In 1598 Modena became the new capital of the Duchy of Este. Immediately thereafter the city underwent a period of change, especially when Francesco I d’Este came to the throne, vowing to renew its appearance after a period of decline due to an outbreak of plague in 1630. From 1608 on, the buildings housing the government institutions were architecturally conjoined. The unifying element of the façade is the long portico in marble columns that gave a uniform appearance to the exterior. The terracotta group of figures by Antonio Begarelli, overlooking the square since the 16th century, was replaced by a statue representing the Immaculate Conception, also profoundly symbolic.

The marble portico

It cannot have been easy for the architect Raffaele Rinaldi, known as “il Menia”, to design in the 17th century a feature capable of unifying several buildings dating from different periods. To create the present-day façade of the City Hall, the architect decided to add a classically inspired marble portico, generally accepted as the best solution; it was built in stages and completed in 1825 with the addition of three arches to the existing five on the right-hand side.

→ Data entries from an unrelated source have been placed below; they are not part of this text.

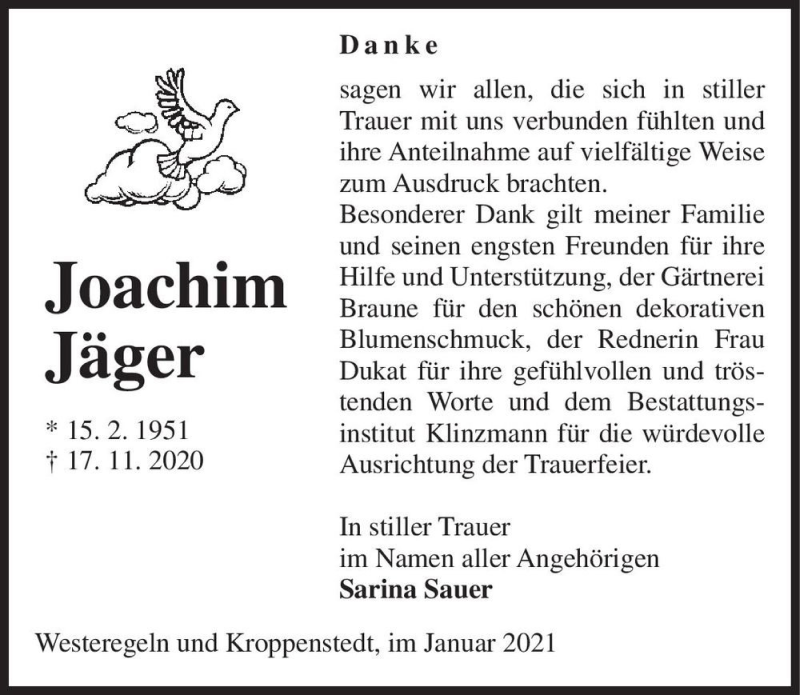 Joachim Jäger

* 15. 2. 1951
† 17. 11. 2020

Danke

sagen wir allen, die sich in stiller Trauer mit uns verbunden fühlten und ihre Anteilnahme auf vielfältige Weise zum Ausdruck brachten.
Besonderer Dank gilt meiner Familie und seinen engsten Freunden für ihre Hilfe und Unterstützung, der Gärtnerei Braune für den schönen dekorativen Blumenschmuck, der Rednerin Frau Dukat für ihre gefühlvollen und tröstenden Worte und dem Bestattungsinstitut Klinzmann für die würdevolle Ausrichtung der Trauerfeier.

In stiller Trauer
im Namen aller Angehörigen
Sarina Sauer

Westeregeln und Kroppenstedt, im Januar 2021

The statue of the “Immaculate Conception”

The 18th century statue of the Immaculate Conception looking down from the marble balustrade of the Clock Tower was commissioned by the pious Antonio Pavarotti and originally set at the corner of the building between Via Mondatora and Piazza XX Settembre. The statue was given its present-day location in 1805, on the occasion of the papal visit to Modena of Pope Pious VIII, replacing the Madonna of the Square by Antonio Begarelli, which was removed from the façade of the building during the French Revolution. The devotion of the people of Modena to the figure was such that the municipality decided in 1817 to light a lamp before it every Saturday, and, on each 8 December through to 1872, a Litany was recited in the square.